I did not perform all the possible tests needed to be totally sure about my old projects, but I decided to take a little risk anyway. :]

Now I’m wondering about the best (and most correct) way to proceed, as I actually don’t need to download the Pro 11 installation file but I obviously don’t have the new Pro 11 “non-demo” license in the USB dongle.
I know I could go on using both Pro 11 and 7.5 with the demo license until it expires, but I guess I had better switch immediately to the new one I bought, just to be sure everything is ok.

Check out all the links Markus provided, closely before you activate and overwrite that SX key (if it does that?)

Wish I could be more help but I’ve never tried to roll back as far as SX. If the links Markus provided don’t answer enough questions, keep using your demo and contact Support if maintaining a path to use SX is still important to you.

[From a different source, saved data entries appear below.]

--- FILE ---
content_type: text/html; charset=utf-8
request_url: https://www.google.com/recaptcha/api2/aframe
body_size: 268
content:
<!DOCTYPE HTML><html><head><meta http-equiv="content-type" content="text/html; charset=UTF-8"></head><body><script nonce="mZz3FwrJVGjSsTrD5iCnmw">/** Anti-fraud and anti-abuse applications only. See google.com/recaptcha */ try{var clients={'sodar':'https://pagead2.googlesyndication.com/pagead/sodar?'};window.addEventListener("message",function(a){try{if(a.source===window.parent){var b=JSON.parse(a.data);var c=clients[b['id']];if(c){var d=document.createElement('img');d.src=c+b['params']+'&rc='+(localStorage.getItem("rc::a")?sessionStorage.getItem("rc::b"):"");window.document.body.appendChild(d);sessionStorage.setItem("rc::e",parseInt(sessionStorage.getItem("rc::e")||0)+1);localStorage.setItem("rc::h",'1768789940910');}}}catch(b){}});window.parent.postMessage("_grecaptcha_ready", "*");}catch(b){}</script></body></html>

In the least, convert your SX projects to the most compatible format for the newer versions before risking losing access to SX.

I can now confirm that the Cubase Pro 11 license lets me run also Cubase SX.
I’ve just launched the program with the dongle containing the Pro 11 trial license (I have not downloaded the purchased one yet) and it started straight away, without any… complaints.

The old SX key is on the other dongle, not the same one as the demo, right?

If so, you should be OK to activate the 11 key on the dongle that has the SX key. The SX key gets replaced, your demo key sticks around (even if it is on the same dongle as SX) and works until expired. Note, sometimes, to roll back, you ‘might’ also have to change eLisencer software versions as well.

I ask because ‘version upgrading’ usually replaces the old Cubase key with a brand new one. Seems like there are also cases where users must roll back have to get additional keys, or special installation instructions to ‘add’ to the dongle for some Steinberg things. Stienberg is usually really good with legacy support and roll back issues, it’s just good to know everything before bothering that SX key. Use the time left on your demo to become informed on the ifs and hows of rolling around between old and new versions.